Looking ahead to fiscal year 2022, the company said it expects its EBITDA to grow in the medium term between 4-8% and “revenue to grow ahead of EBITDA from a healthy combination of volume and price.”

A-B CFO Fernando Tennenbaum noted that the company isn’t providing specific cost per hectoliter guidance. Doukeris added that he expects 2022 “to be very similar to 2021.”

During the pandemic, Doukeris said A-B’s leadership team learned how to adapt and be flexible while “focusing on results.” He pointed to the net revenue per hectoliter growth of 8.1% during Q4 as an example of “how agile the company” has been in dealing with inflationary headwinds.

Asked about price elasticity, Doukeris said it’s too early to judge. However, the stimulus checks given during the pandemic have given consumers the ability “to maintain purchase power” in many markets, he said.

Looking ahead, Doukeris said he sees opportunities with the return of marquee events, such as the Super Bowl and FIFA World Cup. He pointed to a busy Super Bowl week as on-trade volume increased +35% week-over-week compared to the previous year.

“I saw people in the streets, people in the stadium and high consumption,” Doukeris shared, adding the return of on-trade business in Europe, the summer selling season and the World Cup present more opportunities for driving consumer demand and activating A-B’s brands.

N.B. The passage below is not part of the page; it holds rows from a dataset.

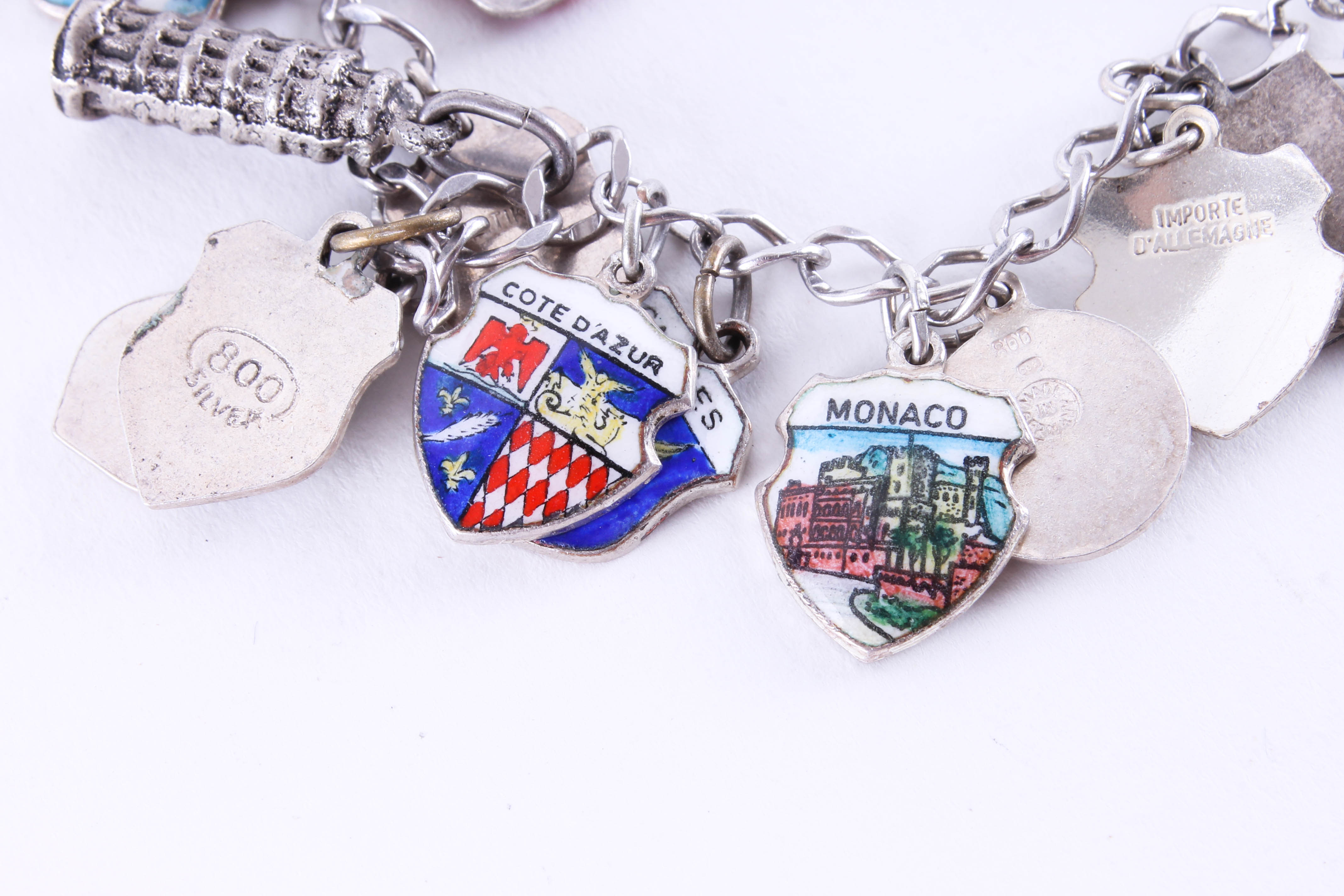 Collection of Sterling Bracelets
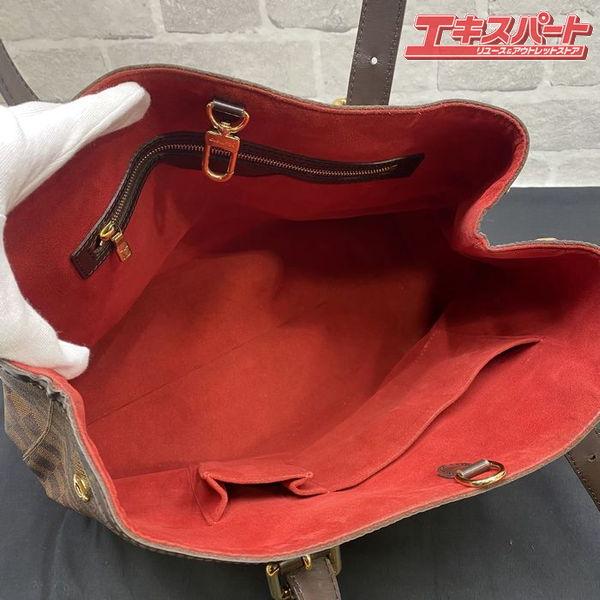 LOUIS VUITTON ハムステッド MM ダミエ ルイ・ヴィトン ハンドバッグ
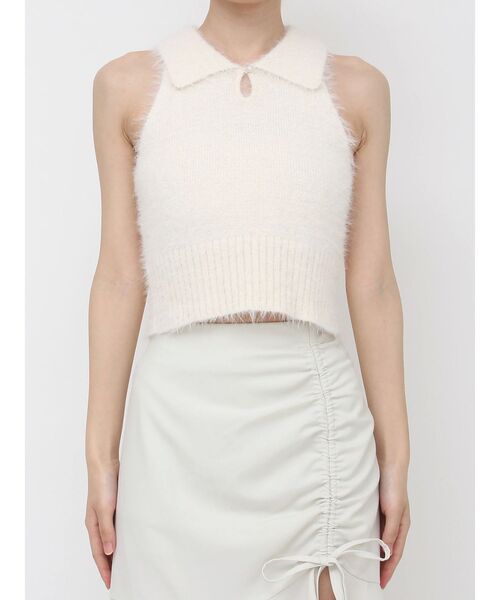 EATME（イートミー） ニット セーター シャツカラーアンサンブルニット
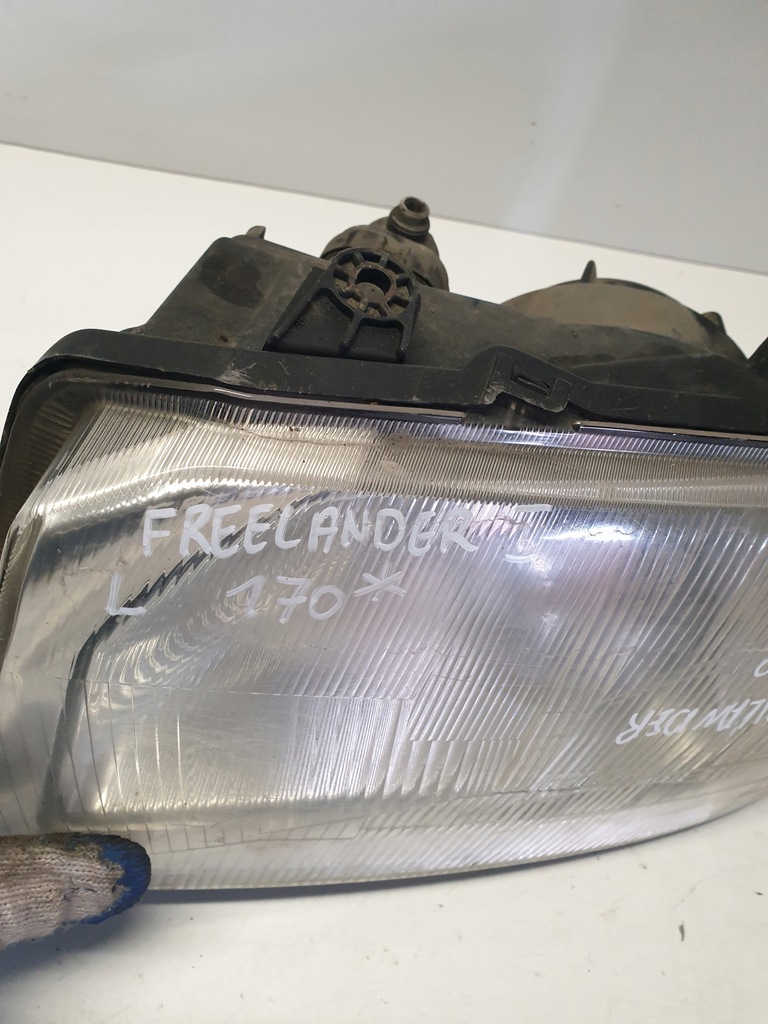 фото №2, Фара лампа передняя левая перед левый land rover freelander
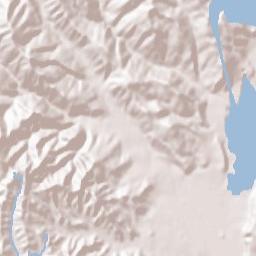 Castaic Terrain Map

A-B Records $258 Million Drinkworks Impairment Charge in Q4

A-B recorded a $258 million impairment charge during Q4 related to the Drinkworks joint venture with Keurig Dr. Pepper. The company shelved the at-home cocktail maker in December 2021, and the assets of its “like new alcoholic beverage laboratory” are now listed as part of an auction that is set to go live on March 2 and conclude on March 9. Additionally, the assets of Drinkworks’ “state of the art 2017 home beverage production plant” in Williston, Vermont, is also on the auction block, slated to begin March 22 and run through March 29.

A-B Aims for Net Zero Status by 2040

Near the top of the call, Doukeris laid out the company’s Environmental, Social and Governance (ESG) agenda, which is built around three themes: natural, inclusive and local. A-B’s ESG ambitions include achieving net zero status by 2040, Doukeris said.